Inventory increased by $86.0 billion in the third quarter, versus a $56.6 billion increase in the second quarter and a $42.2 billion increase in the first quarter.
Just the increase in inventory alone added 0.83% to the GDP growth figure. If investor sentiment is increasing based on this figure, investors are missing the point.
Companies are building up inventory just as consumers are beginning to pull back on spending due to stagnant wages and a lack of cash to spend on discretionary items. Does this sound like a bullish scenario going forward? It certainly doesn’t to me. This is why I continue to believe that investor sentiment has gotten far too optimistic and bullish on the discretionary consumer sector.

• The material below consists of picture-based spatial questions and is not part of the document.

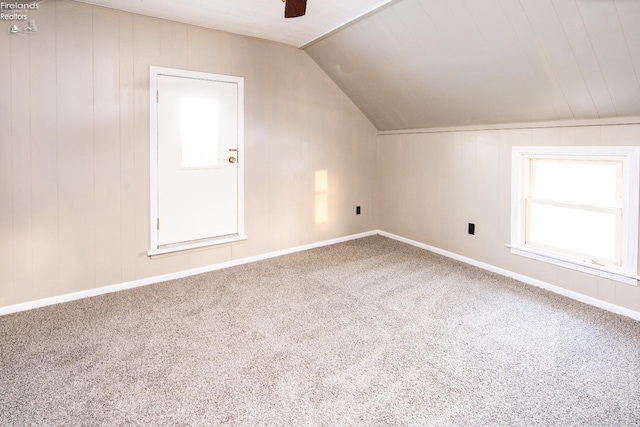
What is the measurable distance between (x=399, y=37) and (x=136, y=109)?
2.30 metres

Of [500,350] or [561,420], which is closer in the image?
[561,420]

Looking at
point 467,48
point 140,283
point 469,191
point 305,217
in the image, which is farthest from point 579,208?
point 140,283

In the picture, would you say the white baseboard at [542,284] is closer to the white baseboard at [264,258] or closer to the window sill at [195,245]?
the white baseboard at [264,258]

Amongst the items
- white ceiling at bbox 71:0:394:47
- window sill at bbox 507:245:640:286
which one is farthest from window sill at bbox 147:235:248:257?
window sill at bbox 507:245:640:286

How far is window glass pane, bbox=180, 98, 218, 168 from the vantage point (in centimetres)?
344

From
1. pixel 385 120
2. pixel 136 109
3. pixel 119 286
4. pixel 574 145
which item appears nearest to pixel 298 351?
pixel 119 286

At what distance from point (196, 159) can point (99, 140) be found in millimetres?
787

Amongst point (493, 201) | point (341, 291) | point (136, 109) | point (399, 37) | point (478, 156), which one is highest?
point (399, 37)

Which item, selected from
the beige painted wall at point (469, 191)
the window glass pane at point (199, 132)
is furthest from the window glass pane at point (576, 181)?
the window glass pane at point (199, 132)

Chart courtesy of www.StockCharts.com
The above chart combines the Consumer Discretionary Select Sector SPDR (NYSEArca/XLY) exchange-traded fund (in red) that comprises discretionary stocks, and the University of Michigan Consumer Sentiment index (in black). The general idea behind this chart is to show how far investor sentiment in discretionary stocks has gotten ahead of actual consumer sentiment.
While consumer sentiment did increase during the first half of 2013, since that time, it has pulled back and erased most of the gains since the fall of 2011.
Investor sentiment, however, has continued pushing discretionary consumer stocks ever higher. Even during the peak of consumer sentiment earlier in 2013, we are still far below those levels during the middle of last decade. Investor sentiment appears to be ignoring this fact.
This divergence cannot continue forever. Either GDP growth picks up enough to drive jobs growth and incomes higher—which will lead to a rebound in consumer sentiment and eventually increased spending on discretionary items—or these stocks have to sell off to meet the weakness in the economy.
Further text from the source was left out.